Associate Professor, School of Physics and Astronomy
My main research activities are in strongly correlated electronic many-body systems. I am interested in clean and disordered systems in which the collective behavior of the electrons gives rise to ordered states that break different symmetries of the system, such as superconductivity, magnetism, nematic ordering, and orbital ordering. My aim is to understand not only the impact of these individual phases on the electronic structure and macroscopic properties of the system, but also how they interact with each other. To achieve this goal, I rely not only on the theoretical methods from quantum statistical mechanics and many-body theory, but also on the invaluable empirical information obtained from a variety of experimental techniques, such as x-ray diffraction, neutron scattering, optical spectroscopy, thermodynamic measurements, and angle-resolved photo-emission spectroscopy. Within the CQM, I have been working specifically on the unusual normal state and superconducting properties of SrTiO3 and other diluted superconductors, as well as on the puzzling magnetic properties of Mott insulators such as rare-earth titanates.

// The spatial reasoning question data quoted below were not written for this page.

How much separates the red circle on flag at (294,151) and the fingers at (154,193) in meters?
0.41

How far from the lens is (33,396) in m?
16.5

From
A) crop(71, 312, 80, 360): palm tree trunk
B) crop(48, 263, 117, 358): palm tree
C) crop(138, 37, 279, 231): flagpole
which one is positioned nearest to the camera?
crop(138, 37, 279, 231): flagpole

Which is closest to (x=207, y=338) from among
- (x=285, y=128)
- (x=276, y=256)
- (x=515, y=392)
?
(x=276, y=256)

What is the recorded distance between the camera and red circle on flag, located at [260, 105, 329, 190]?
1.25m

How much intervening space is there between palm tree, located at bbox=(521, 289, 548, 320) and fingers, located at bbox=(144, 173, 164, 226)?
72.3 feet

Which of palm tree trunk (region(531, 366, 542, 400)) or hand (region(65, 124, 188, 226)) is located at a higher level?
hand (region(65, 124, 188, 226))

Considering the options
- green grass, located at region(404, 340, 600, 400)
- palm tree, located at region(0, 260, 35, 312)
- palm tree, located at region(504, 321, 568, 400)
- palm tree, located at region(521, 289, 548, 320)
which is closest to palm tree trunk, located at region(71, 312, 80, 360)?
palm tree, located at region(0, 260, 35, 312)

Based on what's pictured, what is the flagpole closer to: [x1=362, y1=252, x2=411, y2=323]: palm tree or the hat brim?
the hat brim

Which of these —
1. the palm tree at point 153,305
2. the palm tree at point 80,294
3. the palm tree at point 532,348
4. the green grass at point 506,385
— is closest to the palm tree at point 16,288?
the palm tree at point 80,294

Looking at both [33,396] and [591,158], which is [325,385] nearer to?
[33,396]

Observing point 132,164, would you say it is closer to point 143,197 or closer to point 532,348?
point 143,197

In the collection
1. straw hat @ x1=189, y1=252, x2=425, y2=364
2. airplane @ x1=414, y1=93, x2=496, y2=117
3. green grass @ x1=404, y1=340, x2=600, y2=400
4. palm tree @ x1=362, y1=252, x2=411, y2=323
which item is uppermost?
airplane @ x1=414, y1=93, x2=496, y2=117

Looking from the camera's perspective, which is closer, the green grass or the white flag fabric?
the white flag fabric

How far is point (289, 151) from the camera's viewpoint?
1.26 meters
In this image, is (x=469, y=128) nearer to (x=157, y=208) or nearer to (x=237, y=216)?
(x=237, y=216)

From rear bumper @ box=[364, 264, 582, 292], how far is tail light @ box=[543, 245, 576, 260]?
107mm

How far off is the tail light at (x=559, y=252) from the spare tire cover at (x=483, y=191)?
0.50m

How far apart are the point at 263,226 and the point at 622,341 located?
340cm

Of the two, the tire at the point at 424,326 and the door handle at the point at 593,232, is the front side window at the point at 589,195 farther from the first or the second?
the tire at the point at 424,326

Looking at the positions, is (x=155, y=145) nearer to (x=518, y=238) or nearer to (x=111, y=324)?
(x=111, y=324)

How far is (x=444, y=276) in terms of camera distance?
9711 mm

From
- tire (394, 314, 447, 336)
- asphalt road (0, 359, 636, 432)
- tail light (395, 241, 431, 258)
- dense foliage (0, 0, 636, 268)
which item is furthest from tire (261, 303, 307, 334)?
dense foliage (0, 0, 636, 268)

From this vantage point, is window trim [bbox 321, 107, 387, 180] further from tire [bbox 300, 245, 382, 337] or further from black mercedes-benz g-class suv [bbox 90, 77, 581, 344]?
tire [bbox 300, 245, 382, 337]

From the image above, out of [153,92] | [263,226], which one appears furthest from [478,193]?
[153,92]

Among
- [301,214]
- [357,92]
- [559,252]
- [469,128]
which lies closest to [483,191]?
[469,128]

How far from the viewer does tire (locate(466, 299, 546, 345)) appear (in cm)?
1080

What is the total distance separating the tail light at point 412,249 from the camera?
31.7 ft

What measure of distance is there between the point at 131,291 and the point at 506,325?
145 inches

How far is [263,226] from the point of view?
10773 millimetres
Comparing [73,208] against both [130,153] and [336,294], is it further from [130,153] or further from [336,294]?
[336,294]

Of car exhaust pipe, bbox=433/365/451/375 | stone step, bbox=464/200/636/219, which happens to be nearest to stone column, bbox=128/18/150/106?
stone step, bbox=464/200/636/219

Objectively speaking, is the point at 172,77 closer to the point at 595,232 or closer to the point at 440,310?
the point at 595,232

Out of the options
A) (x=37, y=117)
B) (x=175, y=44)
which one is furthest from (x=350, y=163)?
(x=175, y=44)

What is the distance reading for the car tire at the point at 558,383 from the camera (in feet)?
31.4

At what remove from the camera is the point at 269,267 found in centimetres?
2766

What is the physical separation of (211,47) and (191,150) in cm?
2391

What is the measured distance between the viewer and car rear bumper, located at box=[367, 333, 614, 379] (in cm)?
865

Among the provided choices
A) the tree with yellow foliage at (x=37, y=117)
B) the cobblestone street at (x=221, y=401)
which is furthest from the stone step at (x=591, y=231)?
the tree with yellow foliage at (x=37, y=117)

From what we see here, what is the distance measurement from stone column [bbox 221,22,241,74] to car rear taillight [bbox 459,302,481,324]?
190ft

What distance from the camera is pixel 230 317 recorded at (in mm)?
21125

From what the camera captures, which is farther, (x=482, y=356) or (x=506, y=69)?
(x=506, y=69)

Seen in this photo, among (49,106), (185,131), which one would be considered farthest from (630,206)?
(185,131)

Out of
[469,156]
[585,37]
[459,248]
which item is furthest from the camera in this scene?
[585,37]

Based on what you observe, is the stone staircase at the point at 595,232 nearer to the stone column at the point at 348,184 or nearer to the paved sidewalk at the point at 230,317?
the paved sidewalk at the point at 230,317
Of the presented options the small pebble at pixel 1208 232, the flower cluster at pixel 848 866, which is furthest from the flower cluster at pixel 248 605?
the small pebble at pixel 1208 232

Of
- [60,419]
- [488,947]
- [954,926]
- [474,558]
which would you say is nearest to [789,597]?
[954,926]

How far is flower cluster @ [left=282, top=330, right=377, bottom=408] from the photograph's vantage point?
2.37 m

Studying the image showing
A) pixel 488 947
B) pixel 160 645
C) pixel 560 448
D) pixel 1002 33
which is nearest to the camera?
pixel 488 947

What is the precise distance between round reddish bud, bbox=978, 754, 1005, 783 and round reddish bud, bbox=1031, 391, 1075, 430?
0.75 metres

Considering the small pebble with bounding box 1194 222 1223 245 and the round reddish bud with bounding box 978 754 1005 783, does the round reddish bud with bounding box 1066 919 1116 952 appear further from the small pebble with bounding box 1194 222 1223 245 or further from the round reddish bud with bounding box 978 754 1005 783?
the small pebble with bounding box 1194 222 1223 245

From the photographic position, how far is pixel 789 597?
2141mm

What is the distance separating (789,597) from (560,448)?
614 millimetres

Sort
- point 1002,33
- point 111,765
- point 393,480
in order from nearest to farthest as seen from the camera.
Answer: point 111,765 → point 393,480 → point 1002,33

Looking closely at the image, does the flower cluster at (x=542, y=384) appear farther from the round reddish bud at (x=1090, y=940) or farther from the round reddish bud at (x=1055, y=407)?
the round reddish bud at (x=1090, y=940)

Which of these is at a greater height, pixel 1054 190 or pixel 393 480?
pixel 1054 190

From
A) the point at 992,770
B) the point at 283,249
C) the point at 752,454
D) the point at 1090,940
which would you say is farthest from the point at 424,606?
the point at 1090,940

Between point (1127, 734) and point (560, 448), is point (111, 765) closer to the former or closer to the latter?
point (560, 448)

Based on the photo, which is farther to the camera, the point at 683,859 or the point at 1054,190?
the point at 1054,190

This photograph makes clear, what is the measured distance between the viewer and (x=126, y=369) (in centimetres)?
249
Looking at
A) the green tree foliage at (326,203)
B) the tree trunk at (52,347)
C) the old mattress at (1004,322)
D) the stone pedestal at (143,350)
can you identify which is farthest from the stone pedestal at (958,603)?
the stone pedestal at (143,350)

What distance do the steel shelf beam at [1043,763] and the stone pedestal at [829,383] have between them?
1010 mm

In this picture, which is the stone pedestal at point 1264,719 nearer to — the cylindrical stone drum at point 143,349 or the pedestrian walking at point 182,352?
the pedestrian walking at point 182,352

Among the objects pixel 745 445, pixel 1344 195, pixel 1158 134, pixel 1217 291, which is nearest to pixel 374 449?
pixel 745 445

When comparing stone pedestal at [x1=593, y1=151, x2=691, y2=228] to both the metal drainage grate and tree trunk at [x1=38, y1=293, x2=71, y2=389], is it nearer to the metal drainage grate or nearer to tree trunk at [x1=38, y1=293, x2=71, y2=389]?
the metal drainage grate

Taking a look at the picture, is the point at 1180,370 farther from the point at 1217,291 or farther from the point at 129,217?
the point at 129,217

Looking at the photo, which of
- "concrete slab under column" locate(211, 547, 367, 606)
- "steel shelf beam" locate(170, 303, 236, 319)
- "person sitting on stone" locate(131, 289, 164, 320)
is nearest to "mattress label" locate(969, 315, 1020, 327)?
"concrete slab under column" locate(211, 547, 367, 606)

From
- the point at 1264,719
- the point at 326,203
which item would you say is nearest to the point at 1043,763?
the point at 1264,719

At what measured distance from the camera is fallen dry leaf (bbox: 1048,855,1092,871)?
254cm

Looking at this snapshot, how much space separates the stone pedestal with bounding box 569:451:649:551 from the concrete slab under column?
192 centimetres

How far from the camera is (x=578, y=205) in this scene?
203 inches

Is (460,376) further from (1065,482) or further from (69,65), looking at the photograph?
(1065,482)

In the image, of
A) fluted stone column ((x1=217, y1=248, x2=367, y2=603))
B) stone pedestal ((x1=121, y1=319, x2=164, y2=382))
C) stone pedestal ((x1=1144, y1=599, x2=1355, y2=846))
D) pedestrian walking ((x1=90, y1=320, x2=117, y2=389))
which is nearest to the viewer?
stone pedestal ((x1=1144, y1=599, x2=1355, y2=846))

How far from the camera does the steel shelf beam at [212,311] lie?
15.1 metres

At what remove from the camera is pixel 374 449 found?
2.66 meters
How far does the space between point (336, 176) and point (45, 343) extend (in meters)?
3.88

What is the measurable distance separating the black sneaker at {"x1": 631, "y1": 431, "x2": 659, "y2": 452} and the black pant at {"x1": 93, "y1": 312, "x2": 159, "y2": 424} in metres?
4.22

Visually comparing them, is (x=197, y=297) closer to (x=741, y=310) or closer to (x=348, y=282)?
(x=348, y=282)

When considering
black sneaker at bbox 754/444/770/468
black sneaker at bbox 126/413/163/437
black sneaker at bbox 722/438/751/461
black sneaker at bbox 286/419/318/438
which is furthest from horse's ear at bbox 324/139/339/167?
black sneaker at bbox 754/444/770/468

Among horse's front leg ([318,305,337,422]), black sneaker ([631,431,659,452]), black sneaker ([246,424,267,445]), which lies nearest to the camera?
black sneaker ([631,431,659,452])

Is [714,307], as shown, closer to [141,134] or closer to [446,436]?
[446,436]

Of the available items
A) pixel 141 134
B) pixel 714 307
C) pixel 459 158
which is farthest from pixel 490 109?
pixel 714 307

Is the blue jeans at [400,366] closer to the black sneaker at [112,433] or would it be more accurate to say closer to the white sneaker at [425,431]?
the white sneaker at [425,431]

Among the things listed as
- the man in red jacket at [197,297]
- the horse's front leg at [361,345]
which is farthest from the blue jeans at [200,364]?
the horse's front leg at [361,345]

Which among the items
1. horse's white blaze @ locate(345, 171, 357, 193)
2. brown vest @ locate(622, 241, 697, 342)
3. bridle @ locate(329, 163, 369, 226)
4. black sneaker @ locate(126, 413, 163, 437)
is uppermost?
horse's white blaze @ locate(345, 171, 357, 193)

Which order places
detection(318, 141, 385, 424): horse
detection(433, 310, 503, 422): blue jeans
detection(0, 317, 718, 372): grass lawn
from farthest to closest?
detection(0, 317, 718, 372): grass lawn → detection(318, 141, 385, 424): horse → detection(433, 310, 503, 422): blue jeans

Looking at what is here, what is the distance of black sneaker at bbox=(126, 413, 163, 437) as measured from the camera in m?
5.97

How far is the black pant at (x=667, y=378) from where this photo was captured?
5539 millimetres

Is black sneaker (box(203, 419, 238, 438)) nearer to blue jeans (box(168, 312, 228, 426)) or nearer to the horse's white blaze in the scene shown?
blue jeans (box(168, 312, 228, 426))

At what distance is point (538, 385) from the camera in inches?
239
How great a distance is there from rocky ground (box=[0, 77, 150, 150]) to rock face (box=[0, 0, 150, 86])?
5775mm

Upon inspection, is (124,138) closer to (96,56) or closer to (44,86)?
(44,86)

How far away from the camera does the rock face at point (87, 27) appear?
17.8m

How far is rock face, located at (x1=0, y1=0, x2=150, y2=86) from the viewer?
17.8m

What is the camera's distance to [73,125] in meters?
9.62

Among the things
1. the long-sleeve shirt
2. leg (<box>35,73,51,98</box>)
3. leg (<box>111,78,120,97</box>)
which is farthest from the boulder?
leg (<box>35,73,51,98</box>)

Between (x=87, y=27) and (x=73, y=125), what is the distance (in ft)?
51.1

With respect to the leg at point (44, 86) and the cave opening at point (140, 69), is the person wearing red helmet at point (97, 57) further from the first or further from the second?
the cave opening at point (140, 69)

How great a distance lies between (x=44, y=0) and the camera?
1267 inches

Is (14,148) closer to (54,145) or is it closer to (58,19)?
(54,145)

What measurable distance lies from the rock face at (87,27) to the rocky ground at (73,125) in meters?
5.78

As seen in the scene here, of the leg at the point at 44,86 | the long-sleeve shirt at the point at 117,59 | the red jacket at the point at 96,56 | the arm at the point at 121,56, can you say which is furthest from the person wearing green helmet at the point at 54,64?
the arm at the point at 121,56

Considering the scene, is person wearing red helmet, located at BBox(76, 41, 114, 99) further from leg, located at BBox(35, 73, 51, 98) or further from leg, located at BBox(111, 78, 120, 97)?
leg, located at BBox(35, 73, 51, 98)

Associate Professor and Shell Chair, Chemical Engineering and Materials Science
The Jalan's group focuses on the growth of thin films and heterostructures of complex oxides using molecular beam epitaxy. In the context of CQM, the focus is on the investigation of role of disorder and doping on superconductivity in SrTiO3 thin films and related heterostructures including the study of unusual magnetic ground states, and strongly-correlated Mott-Hubbard-type insulator characteristics in rare-earth titanates. With the particular emphasis on synthesis with excellent control over stoichiometry, dimensionality and strain, the major goal in this project is to understand, and control the interplay between lattice, charge and spin degree of freedom and their coupling to the functionality such as exotic magnetism, and superconductivity. The work in Jalan’s group utilizes a range of structural and electrical characterization techniques available both at the University of Minnesota and in the national laboratory network in addition to through collaboration with experts around the world.
Distinguished McKnight University Professor
Professor, Chemical Engineering and Materials Science
Chris Leighton's research generally focuses on electronic and magnetic properties of materials, spanning from bulk single crystals to thin films and heterostructures. In the context of the CQM his work is focused on complex oxide materials, mostly cobaltites, titanates, and stannates, including synthesis, structural/chemical characterization, and a wide range of physical property measurements. The latter include neutron scattering (particularly small-angle neutron scattering, neutron reflectometry, and powder diffraction), as well as transport, magnetometry, heat capacity, etc. His current projects in the CQM feature SrTiO3 (working with Fernandes), various perovskite cobaltites (again with Fernandes), rare-earth titanates (with Greven, Jalan, Fernandes), stannate semiconductors, and some complex metal alloy systems. Collaborations are ongoing with Oak Ridge National Lab, Argonne National Lab, University of California Santa Barbara, McGill University, Iowa State University/Ames Lab, Universidad Complutense de Madrid, and the National Institute for Standards and Technology. Recurring research themes include the understanding of competing forms of magnetic and electronic ordering in complex systems, and the interaction with defects and their control.